In response, McCain’s campaign issued a litany of education votes and proposals the Arizona senator has made, and highlighted his own education blueprint. McCain’s plan calls for, among other things, recruiting qualified non-teachers to take over classes, awarding bonuses to teachers who work and excel in underperforming schools, and giving parents more choice in how and where their children are educated, namely through vouchers for private and parochial schools.

Republicans also pointed to an article last year in Education Week, the “newspaper of record” on school policy, which concluded that Obama had not “made a significant mark on education policy” while a US senator or state senator in Illinois.
Late yesterday, McCain’s campaign hit back on the issue, unveiling a television ad that questions Obama’s record on education reform and that raises the red-hot political issue of sex education. “Obama’s one accomplishment? Legislation to teach ‘comprehensive sex education’ to kindergartners,” the announcer says in the ad. “Learning about sex before learning to read? Barack Obama. Wrong on education. Wrong for your family.”

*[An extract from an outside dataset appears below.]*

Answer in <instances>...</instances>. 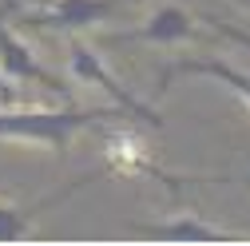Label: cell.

The Obama campaign said he voted for a sex education bill while in the Illinois Legislature, but that it stated the instruction should be “age appropriate” and parents could opt out. “It is shameful and downright perverse for the McCain campaign to use a bill that was written to protect young children from sexual predators as a recycled and discredited political attack against a father of two young girls,” Obama spokesman Bill Burton said in a statement.

Obama’s focus on education this week is part of a broader pitch he has been making on the economy and domestic issues - particularly in battleground states in the Midwest - since formally accepting the nomination two weeks ago. A key part of his strategy is to convince voters that McCain differs little on policy from President Bush, whose popularity rating rests at about 30 percent.

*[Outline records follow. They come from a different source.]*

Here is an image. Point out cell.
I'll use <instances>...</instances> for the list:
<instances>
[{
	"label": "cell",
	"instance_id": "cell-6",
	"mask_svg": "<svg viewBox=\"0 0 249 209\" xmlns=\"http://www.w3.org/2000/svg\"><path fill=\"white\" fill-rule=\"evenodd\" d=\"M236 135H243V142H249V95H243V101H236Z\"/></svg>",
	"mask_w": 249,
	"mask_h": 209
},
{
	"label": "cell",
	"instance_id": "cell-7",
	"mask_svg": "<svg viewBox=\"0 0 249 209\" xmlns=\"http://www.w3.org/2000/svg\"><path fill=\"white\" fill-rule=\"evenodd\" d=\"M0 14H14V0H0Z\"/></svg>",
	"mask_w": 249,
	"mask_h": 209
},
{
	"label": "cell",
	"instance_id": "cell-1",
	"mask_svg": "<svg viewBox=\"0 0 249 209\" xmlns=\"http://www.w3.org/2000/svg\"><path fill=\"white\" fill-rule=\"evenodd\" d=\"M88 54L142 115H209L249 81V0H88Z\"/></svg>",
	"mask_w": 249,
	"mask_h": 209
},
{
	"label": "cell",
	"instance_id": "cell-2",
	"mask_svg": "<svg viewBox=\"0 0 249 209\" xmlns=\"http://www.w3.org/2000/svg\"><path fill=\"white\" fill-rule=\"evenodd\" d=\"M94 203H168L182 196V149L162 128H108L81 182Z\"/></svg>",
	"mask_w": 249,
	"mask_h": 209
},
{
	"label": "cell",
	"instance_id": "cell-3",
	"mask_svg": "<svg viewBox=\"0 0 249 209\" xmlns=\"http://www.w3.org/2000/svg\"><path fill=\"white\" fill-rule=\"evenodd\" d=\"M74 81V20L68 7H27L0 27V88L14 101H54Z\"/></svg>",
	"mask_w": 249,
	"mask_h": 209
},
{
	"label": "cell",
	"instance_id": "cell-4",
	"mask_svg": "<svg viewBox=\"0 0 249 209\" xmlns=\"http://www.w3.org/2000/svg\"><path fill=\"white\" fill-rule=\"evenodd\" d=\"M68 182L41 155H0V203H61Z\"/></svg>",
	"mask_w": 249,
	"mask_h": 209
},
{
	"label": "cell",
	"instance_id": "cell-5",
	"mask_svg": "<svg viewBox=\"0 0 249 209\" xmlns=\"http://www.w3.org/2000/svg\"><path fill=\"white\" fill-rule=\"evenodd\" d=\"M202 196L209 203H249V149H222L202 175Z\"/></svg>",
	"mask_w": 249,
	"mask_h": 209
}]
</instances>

But Obama’s appeals to middle-class and suburban families - notably women, a crucial voting bloc - have grown more urgent since McCain’s pick of Palin, the 44-year-old Alaska governor, changed the contours of the race, with the GOP ticket now casting themselves as mavericks eager to shake up Washington.

“After three decades of indifference on education, do you really believe that John McCain is going to make a difference now?” Obama asked yesterday in Ohio, and his audience responded with a resounding “No!”

Obama’s campaign also released a new television ad yesterday highlighting many of the same points, noting McCain’s call, as Republicans took control of Congress in 1994, for the abolition of the US Department of Education.

Still, in an illustration of the difficulty Obama faces in countering the excitement Palin has added to the race, CNN cut away from his education speech to show Palin addressing thousands of supporters about 30 miles south in Lebanon, Ohio.
Two elements of Obama’s plan in particular may appeal to some independents and Republicans: his call for doubling federal spending on charter schools, from $200 million to $400 million a year; and an insistence that districts receiving certain federal assistance have clear plans to remove poorly performing teachers.

Obama bemoaned, as he has done on other issues, the partisan gridlock that he says has allowed problems in the public education system to fester. But there are real and significant differences among Republicans and Democrats about the right solutions.
While Obama emphasizes parental choice within a publicly funded school system, McCain made a point in his speech to the Republican National Convention last week of promoting his support for vouchers, which would allow parents to take public money allotted to their children and spend it in different settings.

“Some may choose a better public school. Some may choose a private one. Many will choose a charter school,” McCain said. “But they will have that choice and their children will have that opportunity.”